** Opening Text shown block **
Posted on:2006-07-09Degree:M.JType:Thesis
University:Carleton University (Canada)Candidate:Huang, Nian (Nancy)Full Text:PDF
GTID:2458390005999582Subject:Journalism
Abstract/Summary:
Since the early 1990s, driven by the vigorous market economy, newspapers in China have been redefined from government institutions to a commercialized industry. The prevalence of free market logic in the newspaper sector has eroded the influences of many high-ranking central Communist Party newspapers and given rise to the successful local newspapers. Nowhere is this more apparent than in Guangdong, China's southernmost province and a pioneer of change within the country. Guangzhou's market orientation, characterized by an interaction between media and southern China's robust economy and its policy-driven openness to the outside world, makes Guangzhou the country's newspaper industry leader in terms of advertising revenue, domination of local newspaper markets, and circulation to the major cities and inland provinces. An analysis of three newspaper groups in Guangzhou will show the role of market orientation in the growth of a quasi-independent Chinese newspaper industry. The thesis concludes that Guangzhou newspaper groups are not independent operations but socialist conglomerates that remain in the hands of the ruling power. It will be a long journey for these semi-controlled, semi-commercial media to achieve both financial and editorial independence.
** Closing Text shown block **
** Opening Provided material block **
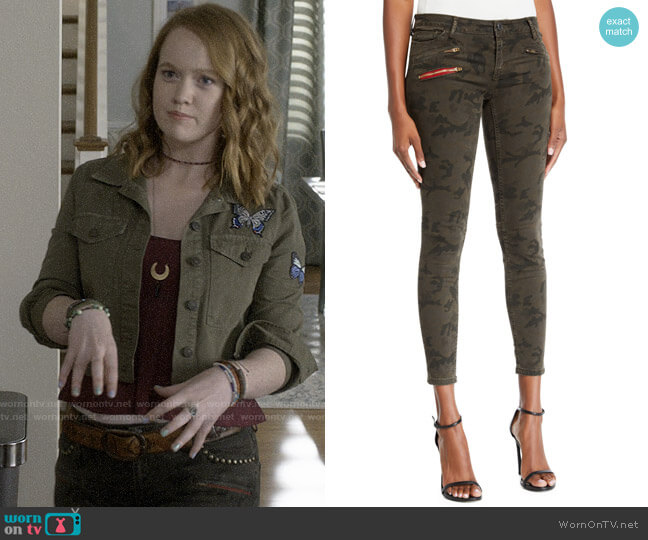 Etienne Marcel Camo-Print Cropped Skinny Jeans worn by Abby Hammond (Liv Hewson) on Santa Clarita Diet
** Closing Provided material block **
** Opening Provided material block **
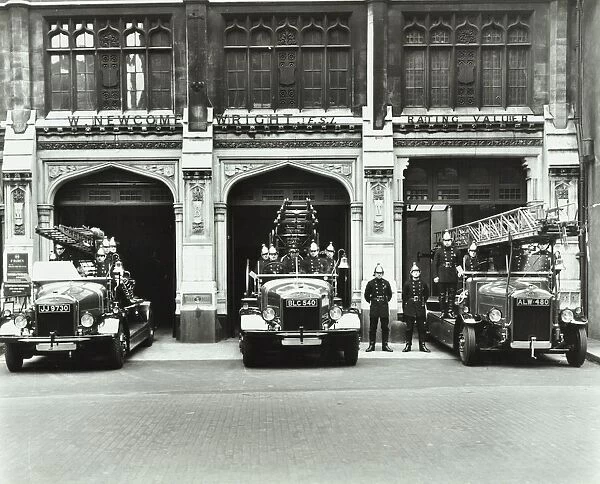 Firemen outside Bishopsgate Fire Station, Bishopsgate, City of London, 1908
** Closing Provided material block **
> **Exercise tasks**
1) Decide whether each statement agrees with the thesis abstract. For each, answer yes or no and quote the words of the abstract that settle it.
(a) Since the early 1990s, newspapers in China have been redefined from government institutions to a commercialized industry.
(b) The thesis concludes that Guangzhou newspaper groups are independent operations.
(c) The thesis analyzes five newspaper groups in Guangzhou.
2) Answer these questions from the thesis abstract:
(a) Which university is the thesis from?
(b) Which province does the abstract call China's southernmost?
(c) What two kinds of independence does the abstract say these media have yet to achieve?
3) List every area in which the thesis abstract says Guangzhou is the country's newspaper industry leader.

> **Task-by-task answers**
1)
(a) Yes: "newspapers in China have been redefined from government institutions to a commercialized industry"
(b) No: "Guangzhou newspaper groups are not independent operations but socialist conglomerates that remain in the hands of the ruling power"
(c) No: "An analysis of three newspaper groups in Guangzhou"

2)
(a) Carleton University (Canada)
(b) Guangdong
(c) Financial and editorial independence

3)
- Advertising revenue
- Domination of local newspaper markets
- Circulation to the major cities and inland provinces